Search code examples
pythonlinuxsedawkfasta

Merge two lines generated from contigs.fa


I have a file generated by assemblers. It looks like following.

>NODE_1_length_211_cov_22.379147
CATTTGCTGAAGAAAAATTACGAGAAATGGAGCACAAGGCTGTTTTTGTGAATGTCAAAC
CAAGTGACAACTCTATAGCGTTTGTATAAGACTCTCATACTAATCCCAAGCAAACTCTAT
ACTGACGCATGAACATGGAAGAGAAATGCTGCTCGTGTATGTATTATGGACCAGCTTGGA
ACACCATGTTAGGACTTTATAGATGTCTTACGATTTTTTCGACGTGATGAAGAAGTCTAT
TCAGCATTTGA
>NODE_2_length_85_cov_19.094118
TACTCCTGAGCACTTTGTGCTCTTAGTTCTTACTAGAACTGTTACAGCTCCACGAACTTG
TCGACTCTTTGAGTCAATTTCTGTTAGTTCCTACGAACTAAGAGGCTCTCTGAGCCCAGT
CTTCC

I want to merge the lines using python or linux sed command and want result in this way.

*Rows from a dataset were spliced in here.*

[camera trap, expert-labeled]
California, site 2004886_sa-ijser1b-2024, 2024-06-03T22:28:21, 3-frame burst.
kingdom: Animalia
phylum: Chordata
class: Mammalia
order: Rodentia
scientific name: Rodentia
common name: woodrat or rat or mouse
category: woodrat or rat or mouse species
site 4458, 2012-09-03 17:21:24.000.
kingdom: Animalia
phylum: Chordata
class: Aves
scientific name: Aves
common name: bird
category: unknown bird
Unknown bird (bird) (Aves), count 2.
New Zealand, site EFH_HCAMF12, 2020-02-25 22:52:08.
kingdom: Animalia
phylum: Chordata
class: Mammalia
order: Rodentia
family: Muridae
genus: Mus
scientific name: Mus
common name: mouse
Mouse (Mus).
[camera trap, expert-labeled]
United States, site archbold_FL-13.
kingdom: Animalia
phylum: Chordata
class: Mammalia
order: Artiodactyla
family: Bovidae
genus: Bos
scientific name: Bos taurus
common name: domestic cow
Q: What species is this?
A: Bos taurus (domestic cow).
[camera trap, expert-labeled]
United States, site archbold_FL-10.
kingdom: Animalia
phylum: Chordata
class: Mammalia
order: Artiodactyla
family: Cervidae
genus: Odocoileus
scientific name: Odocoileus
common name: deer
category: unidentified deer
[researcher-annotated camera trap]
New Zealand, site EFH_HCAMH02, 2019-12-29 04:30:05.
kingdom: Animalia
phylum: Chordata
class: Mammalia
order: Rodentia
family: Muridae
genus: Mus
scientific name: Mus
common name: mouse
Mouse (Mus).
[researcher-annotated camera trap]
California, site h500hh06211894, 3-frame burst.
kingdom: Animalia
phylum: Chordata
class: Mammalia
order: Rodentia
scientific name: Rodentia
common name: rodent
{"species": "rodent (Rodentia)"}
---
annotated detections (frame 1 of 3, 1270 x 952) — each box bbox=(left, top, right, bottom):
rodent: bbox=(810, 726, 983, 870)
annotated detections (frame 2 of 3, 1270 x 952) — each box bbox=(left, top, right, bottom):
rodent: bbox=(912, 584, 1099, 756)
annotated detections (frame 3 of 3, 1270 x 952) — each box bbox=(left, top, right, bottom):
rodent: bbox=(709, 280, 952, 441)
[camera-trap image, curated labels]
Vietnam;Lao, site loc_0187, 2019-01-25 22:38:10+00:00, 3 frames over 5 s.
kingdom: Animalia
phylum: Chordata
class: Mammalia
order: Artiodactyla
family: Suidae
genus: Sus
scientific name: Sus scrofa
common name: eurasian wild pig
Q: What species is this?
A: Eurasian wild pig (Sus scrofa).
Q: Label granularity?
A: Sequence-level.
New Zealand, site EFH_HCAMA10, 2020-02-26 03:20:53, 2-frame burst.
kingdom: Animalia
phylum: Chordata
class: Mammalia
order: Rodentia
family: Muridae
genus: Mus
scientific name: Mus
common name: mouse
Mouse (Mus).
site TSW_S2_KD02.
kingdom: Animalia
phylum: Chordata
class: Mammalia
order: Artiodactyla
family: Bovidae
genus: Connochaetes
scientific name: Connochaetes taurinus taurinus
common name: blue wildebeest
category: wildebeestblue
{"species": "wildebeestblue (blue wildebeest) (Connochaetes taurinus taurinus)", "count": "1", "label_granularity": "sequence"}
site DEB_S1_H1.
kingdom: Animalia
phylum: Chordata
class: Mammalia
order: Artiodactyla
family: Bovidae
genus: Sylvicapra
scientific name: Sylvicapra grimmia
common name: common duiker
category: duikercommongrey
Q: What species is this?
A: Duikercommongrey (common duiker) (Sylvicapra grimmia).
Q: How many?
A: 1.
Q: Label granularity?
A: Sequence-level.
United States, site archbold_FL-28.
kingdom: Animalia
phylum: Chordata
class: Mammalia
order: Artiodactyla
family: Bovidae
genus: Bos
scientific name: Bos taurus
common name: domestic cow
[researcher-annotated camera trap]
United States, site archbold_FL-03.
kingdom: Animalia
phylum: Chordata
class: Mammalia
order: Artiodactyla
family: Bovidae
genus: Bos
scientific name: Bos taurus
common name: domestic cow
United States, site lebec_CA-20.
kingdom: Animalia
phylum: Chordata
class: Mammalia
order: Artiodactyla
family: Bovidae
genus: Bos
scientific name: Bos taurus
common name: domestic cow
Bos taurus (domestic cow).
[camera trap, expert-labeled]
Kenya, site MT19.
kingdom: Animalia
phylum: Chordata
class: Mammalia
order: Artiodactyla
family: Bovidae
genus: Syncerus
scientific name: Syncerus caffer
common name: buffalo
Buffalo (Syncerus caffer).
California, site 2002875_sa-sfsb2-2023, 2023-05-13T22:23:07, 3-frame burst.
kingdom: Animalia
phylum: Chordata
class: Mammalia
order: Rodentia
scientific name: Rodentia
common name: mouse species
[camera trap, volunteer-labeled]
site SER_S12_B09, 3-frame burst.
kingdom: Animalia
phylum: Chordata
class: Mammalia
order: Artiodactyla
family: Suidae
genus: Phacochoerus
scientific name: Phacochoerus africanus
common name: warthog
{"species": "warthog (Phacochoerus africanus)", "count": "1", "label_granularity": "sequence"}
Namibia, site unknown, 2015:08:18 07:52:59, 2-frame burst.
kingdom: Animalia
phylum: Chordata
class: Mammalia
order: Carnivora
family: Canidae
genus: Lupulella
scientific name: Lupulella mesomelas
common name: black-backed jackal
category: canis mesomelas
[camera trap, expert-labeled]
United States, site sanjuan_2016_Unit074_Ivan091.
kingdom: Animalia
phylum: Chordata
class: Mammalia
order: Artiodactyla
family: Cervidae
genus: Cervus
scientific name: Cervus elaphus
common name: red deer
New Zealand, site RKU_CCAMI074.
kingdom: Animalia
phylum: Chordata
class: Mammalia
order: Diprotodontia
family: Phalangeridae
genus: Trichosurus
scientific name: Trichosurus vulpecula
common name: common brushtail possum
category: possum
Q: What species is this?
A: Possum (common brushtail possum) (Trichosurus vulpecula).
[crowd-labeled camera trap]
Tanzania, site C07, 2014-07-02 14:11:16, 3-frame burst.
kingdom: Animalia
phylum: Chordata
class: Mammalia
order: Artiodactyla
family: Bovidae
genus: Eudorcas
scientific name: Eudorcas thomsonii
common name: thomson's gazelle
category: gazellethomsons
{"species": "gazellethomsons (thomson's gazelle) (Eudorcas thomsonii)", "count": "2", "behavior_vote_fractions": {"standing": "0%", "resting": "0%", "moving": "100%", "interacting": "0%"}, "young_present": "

>NODE_1_length_211_cov_22.379147
CATTTGCTGAAGAAAAATTACGAGAAATGGAGCACAAGGCTGTTTTTGTGAATGTCAAACCAAGTGACAACTCTATAGCGTTTGTATAAGACTCTCATACTAATCCCAAGCAAACTCTATACTGACGCATGAACATGGAAGAGAAATGCTGCTCGTGTATGTATTATGGACCAGCTTGGAACACCATGTTAGGACTTTATAGATGTCTTACGATTTTTTCGACGTGATGAAGAAGTCTATTCAGCATTTGA
>NODE_2_length_85_cov_19.094118
TACTCCTGAGCACTTTGTGCTCTTAGTTCTTACTAGAACTGTTACAGCTCCACGAACTTGTCGACTCTTTGAGTCAATTTCTGTTAGTTCCTACGAACTAAGAGGCTCTCTGAGCCCAGTCTTCC

like every seqeunce consider as single line and Node name as other line.


Solution

  • You can use awk to do the job:

    awk < input_file '/^>/ {print ""; print; next} {printf "%s", $0} END {print ""}'
    

    This only starts one process (awk). Only drawback: it adds an empty first line. You can avoid such things by adding a state variable (the code belongs on one line, it's just to make it better readable):

    awk < input_file '/^>/ { if (flag) print ""; print; flag=0; next }
        { printf "%s", $0; flag=1 } END { if (flag) print "" }'
    

    @how to store it in a new file:

    awk < input_file > output_file '/^>/ { .... }'